START PROVIDED DATA

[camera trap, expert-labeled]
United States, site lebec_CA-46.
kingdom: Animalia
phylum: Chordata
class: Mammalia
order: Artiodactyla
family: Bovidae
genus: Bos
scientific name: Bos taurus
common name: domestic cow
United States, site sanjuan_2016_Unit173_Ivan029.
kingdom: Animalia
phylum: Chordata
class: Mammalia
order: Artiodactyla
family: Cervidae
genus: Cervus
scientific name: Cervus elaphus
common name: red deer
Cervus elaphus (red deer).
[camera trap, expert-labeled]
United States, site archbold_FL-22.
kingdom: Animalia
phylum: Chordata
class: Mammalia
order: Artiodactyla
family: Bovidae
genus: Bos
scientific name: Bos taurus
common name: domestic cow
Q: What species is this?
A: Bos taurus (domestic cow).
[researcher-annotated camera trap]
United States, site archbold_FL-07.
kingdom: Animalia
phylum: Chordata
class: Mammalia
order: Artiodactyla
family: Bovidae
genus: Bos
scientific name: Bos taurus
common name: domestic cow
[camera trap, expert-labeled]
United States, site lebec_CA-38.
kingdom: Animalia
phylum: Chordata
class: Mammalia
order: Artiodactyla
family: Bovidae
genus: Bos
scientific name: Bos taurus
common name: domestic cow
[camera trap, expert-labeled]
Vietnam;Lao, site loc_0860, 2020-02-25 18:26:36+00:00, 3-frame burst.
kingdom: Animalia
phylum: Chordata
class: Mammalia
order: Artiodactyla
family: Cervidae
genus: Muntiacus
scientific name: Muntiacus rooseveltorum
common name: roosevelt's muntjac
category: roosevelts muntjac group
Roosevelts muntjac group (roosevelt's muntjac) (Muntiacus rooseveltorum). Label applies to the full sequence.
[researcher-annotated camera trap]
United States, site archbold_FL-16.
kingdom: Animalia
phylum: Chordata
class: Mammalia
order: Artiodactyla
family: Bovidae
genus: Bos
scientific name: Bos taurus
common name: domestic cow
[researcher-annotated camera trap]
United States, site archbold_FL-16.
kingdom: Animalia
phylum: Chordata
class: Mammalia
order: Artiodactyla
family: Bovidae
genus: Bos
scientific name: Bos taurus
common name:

END PROVIDED DATA

**TASK REQUIREMENTS**
Copy out all of the lines above exactly.

**RESULT OF THE TASK**
[camera trap, expert-labeled]
United States, site lebec_CA-46.
kingdom: Animalia
phylum: Chordata
class: Mammalia
order: Artiodactyla
family: Bovidae
genus: Bos
scientific name: Bos taurus
common name: domestic cow
United States, site sanjuan_2016_Unit173_Ivan029.
kingdom: Animalia
phylum: Chordata
class: Mammalia
order: Artiodactyla
family: Cervidae
genus: Cervus
scientific name: Cervus elaphus
common name: red deer
Cervus elaphus (red deer).
[camera trap, expert-labeled]
United States, site archbold_FL-22.
kingdom: Animalia
phylum: Chordata
class: Mammalia
order: Artiodactyla
family: Bovidae
genus: Bos
scientific name: Bos taurus
common name: domestic cow
Q: What species is this?
A: Bos taurus (domestic cow).
[researcher-annotated camera trap]
United States, site archbold_FL-07.
kingdom: Animalia
phylum: Chordata
class: Mammalia
order: Artiodactyla
family: Bovidae
genus: Bos
scientific name: Bos taurus
common name: domestic cow
[camera trap, expert-labeled]
United States, site lebec_CA-38.
kingdom: Animalia
phylum: Chordata
class: Mammalia
order: Artiodactyla
family: Bovidae
genus: Bos
scientific name: Bos taurus
common name: domestic cow
[camera trap, expert-labeled]
Vietnam;Lao, site loc_0860, 2020-02-25 18:26:36+00:00, 3-frame burst.
kingdom: Animalia
phylum: Chordata
class: Mammalia
order: Artiodactyla
family: Cervidae
genus: Muntiacus
scientific name: Muntiacus rooseveltorum
common name: roosevelt's muntjac
category: roosevelts muntjac group
Roosevelts muntjac group (roosevelt's muntjac) (Muntiacus rooseveltorum). Label applies to the full sequence.
[researcher-annotated camera trap]
United States, site archbold_FL-16.
kingdom: Animalia
phylum: Chordata
class: Mammalia
order: Artiodactyla
family: Bovidae
genus: Bos
scientific name: Bos taurus
common name: domestic cow
[researcher-annotated camera trap]
United States, site archbold_FL-16.
kingdom: Animalia
phylum: Chordata
class: Mammalia
order: Artiodactyla
family: Bovidae
genus: Bos
scientific name: Bos taurus
common name:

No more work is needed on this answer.